Die Fahrt verlief zunächst schweigend. Hartmut wagte es entweder nicht den Mund auf zu machen, oder er wusste nicht, worüber er reden sollte, wenn es nichts mit seiner Arbeit zu tun haben durfte. Semir grinste Tom vieldeutig an. Innerlich zählte er schon die Sekunden, bis Hartmut doch wieder von seinen geliebten Analysen anfangen würde. Es juckte ihn in den Fingern, Hartmut ein wenig zu necken.

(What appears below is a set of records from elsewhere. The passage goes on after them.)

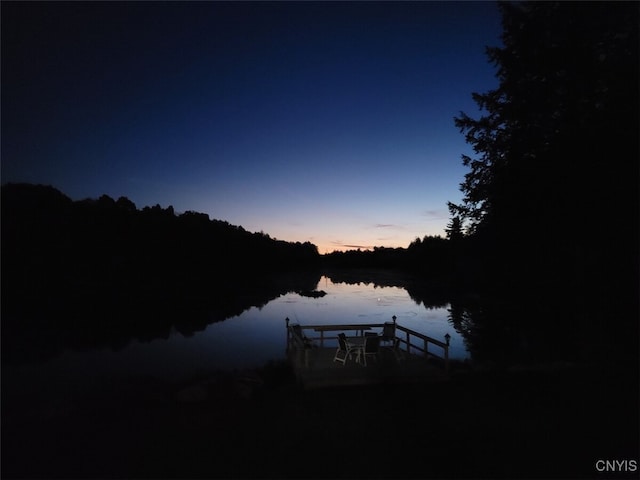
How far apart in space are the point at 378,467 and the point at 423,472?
2.29ft

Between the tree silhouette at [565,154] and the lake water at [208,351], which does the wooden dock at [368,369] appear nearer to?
the tree silhouette at [565,154]

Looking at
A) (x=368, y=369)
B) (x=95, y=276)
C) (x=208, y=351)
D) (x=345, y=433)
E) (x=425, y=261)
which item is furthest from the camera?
(x=425, y=261)

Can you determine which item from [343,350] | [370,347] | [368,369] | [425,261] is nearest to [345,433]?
[368,369]

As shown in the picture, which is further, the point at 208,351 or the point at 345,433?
the point at 208,351

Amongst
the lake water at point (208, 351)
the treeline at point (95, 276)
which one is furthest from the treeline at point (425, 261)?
the treeline at point (95, 276)

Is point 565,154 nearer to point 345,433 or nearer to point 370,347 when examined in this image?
point 370,347

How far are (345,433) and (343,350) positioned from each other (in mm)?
4485

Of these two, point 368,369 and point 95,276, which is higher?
point 95,276

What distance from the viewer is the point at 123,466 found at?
5.98 m

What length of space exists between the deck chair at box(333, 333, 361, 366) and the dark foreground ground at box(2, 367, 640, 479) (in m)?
1.72

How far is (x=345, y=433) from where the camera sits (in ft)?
22.6

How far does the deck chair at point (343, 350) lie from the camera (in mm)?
10727

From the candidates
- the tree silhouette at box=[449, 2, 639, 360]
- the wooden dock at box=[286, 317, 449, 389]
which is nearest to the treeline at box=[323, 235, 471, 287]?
the tree silhouette at box=[449, 2, 639, 360]

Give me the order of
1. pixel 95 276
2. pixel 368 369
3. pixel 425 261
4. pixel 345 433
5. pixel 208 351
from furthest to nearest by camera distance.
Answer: pixel 425 261 → pixel 95 276 → pixel 208 351 → pixel 368 369 → pixel 345 433
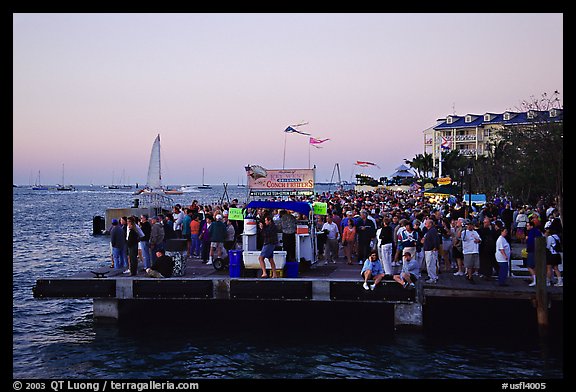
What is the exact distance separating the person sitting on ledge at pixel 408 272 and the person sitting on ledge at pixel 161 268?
19.6 ft

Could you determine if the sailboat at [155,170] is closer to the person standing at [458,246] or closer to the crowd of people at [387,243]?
the crowd of people at [387,243]

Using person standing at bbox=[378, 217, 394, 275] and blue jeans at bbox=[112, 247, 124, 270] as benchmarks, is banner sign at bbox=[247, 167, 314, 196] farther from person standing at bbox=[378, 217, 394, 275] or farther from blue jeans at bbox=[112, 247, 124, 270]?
blue jeans at bbox=[112, 247, 124, 270]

„Sag mal Hartmut, wie geht es eigentlich Lucy?“, fragte er – scheinbar völlig unbedarft.
„Wundervoll!“ Begeistert scheinbar ein Thema gefunden zu haben, über dass sich gefahrlos sprechen ließ, stieg Hartmut sofort auf Semirs Frage ein. „Ich denke ja schon wieder darüber nach, ob ich nicht noch etwas an ihr verändern sollte.“
„So, was willst du denn machen?“ fragte Semir, scheinbar neugierig.

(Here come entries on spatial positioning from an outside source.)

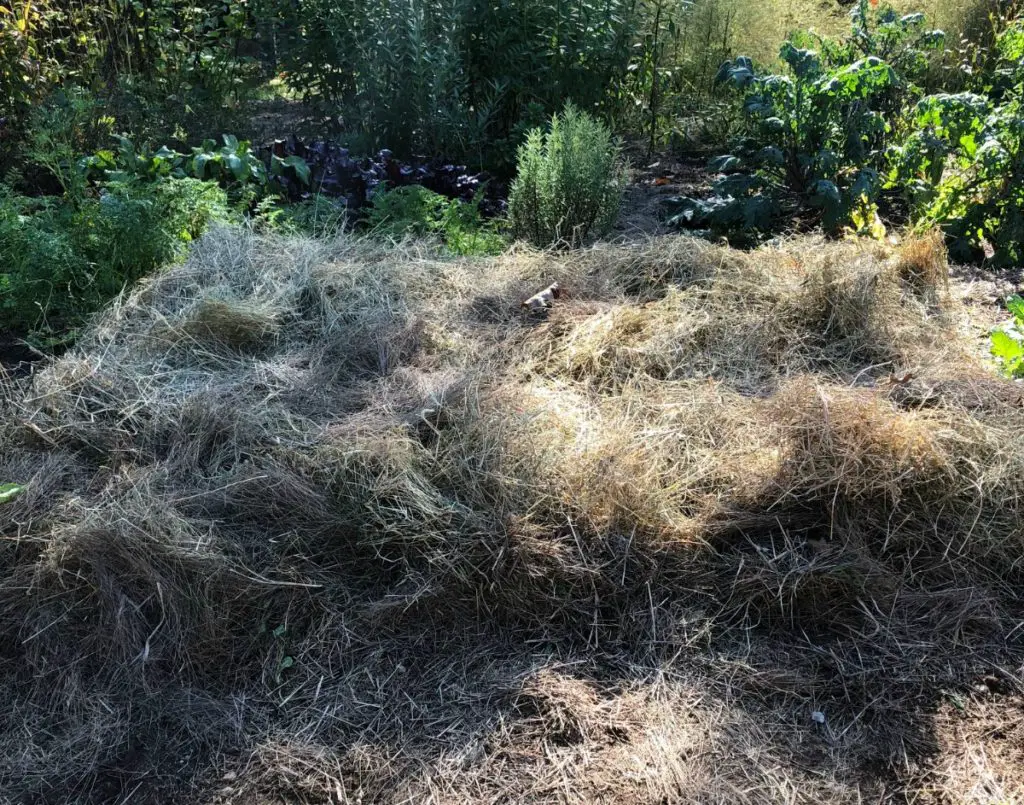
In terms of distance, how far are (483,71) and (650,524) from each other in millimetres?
4241

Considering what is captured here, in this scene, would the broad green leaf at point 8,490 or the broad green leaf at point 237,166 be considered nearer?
the broad green leaf at point 8,490

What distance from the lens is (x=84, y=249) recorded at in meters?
3.71

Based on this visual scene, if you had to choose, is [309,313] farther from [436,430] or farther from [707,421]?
[707,421]

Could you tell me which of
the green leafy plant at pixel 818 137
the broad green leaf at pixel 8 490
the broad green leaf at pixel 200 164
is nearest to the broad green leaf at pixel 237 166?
the broad green leaf at pixel 200 164

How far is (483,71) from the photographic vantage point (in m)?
5.68

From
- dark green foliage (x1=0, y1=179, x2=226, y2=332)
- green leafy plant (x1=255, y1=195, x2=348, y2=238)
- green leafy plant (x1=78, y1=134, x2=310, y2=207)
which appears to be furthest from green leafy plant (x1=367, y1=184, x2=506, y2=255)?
dark green foliage (x1=0, y1=179, x2=226, y2=332)

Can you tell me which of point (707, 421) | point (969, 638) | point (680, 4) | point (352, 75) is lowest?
point (969, 638)

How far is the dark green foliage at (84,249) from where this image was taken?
3514 millimetres

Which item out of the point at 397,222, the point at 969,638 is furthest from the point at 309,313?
the point at 969,638

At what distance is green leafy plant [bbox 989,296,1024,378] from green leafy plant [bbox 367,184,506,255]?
225 centimetres

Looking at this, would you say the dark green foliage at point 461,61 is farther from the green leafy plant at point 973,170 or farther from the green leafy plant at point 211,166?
the green leafy plant at point 973,170

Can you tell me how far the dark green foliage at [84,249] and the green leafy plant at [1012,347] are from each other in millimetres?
3369

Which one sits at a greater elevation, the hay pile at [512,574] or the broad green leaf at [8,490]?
the broad green leaf at [8,490]

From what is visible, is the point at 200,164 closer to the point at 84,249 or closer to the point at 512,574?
the point at 84,249
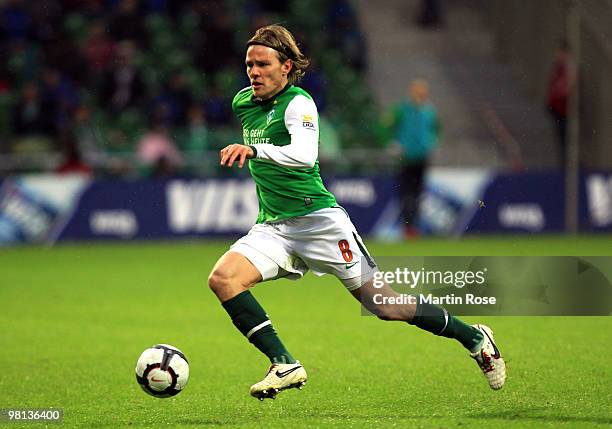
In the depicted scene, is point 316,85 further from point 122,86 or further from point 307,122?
point 307,122

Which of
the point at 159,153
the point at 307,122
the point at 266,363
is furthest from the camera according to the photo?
the point at 159,153

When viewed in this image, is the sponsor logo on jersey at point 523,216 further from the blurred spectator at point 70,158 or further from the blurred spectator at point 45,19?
the blurred spectator at point 45,19

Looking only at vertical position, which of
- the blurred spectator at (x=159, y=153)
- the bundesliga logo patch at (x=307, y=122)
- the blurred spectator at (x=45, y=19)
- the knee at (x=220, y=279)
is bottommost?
the blurred spectator at (x=159, y=153)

„Naja, ich hab an einem beschlagnahmten Auto einige wirklich faszinierende Modifikationen festgestellt. Pass auf, …“
Weder Tom noch Semir hörten wirklich zu, was Hartmut da eigentlich erklärte. Sie hatten ohnehin keine Ahnung wovon er redete und es war auch vollkommen egal. Fakt war, er tat genau dass, was er versprochen hatte nicht zu tun. Damit war es an der Zeit ihn ein klein wenig zu erschrecken. Stumm bedeutete Semir seinem Partner, dass er sich nach rechts einordnen sollte. Tom verzögerte leicht und fädelte sich hinter einem Tanklastzug wieder auf die rechte Spur ein. Jeder andere hätte Tom jetzt wohl gefragt, ob er krank sei. Freiwillig mit kaum 90 Stundenkilometern über die rechte Spur zu schleichen, das war definitiv nicht seine Art die Autobahn zu benutzen. Hartmut allerdings war so vertieft in seinen Erläuterungen, dass er überhaupt nichts mitbekam. Tom und Semir schauten sich kurz um – die Autobahn war so gut wie leer. Vor ihnen der LKW, hinter den Tom sich zuvor eingefädelt hatte, hinter ihnen ein Kleinbus und links zwei Fahrzeuge, die grade zu Überholen ansetzten. Da konnte man einen kurzen Scherz riskieren. Tom wechselte weiter nach rechts auf den Standstreifen. Erneut verzögerte er den Wagen, diesmal etwas heftiger, damit Hartmut es auch ja mitbekam – und rettete ihnen damit vermutlich das Leben.
Der Tanklastzug vor ihnen kam plötzlich ins Schlingern. Der Fahrer steuerte verzweifelt gegen, doch der Wagen schleuderte immer heftiger. Geistesgegenwärtig legte Tom eine Vollbremsung hin. Keine Sekunde zu früh, denn der Lastzug geriet jetzt völlig außer Kontrolle. Das Heck brach aus und der Wagen stellte sich quer über die gesamte Fahrbahnbreite. Die Bremsen kreischten ohrenbetäubend, als der Fahrer versuchte noch irgendwie zum Stehen zu kommen. Doch vergeblich – die Katastrophe war nicht zu verhindern. Der Wagen schlidderte die Autobahn entlang. Die beiden überholenden Fahrzeuge waren viel zu schnell, um noch reagieren zu können. Sie krachten fast ungebremst in den Tanklastzug. Instinktiv duckten Tom und Semir sich hinter das Armaturenbrett und bargen den Kopf in den Armen. Aus der Erfahrung ahnten sie schon, was jetzt passieren würde.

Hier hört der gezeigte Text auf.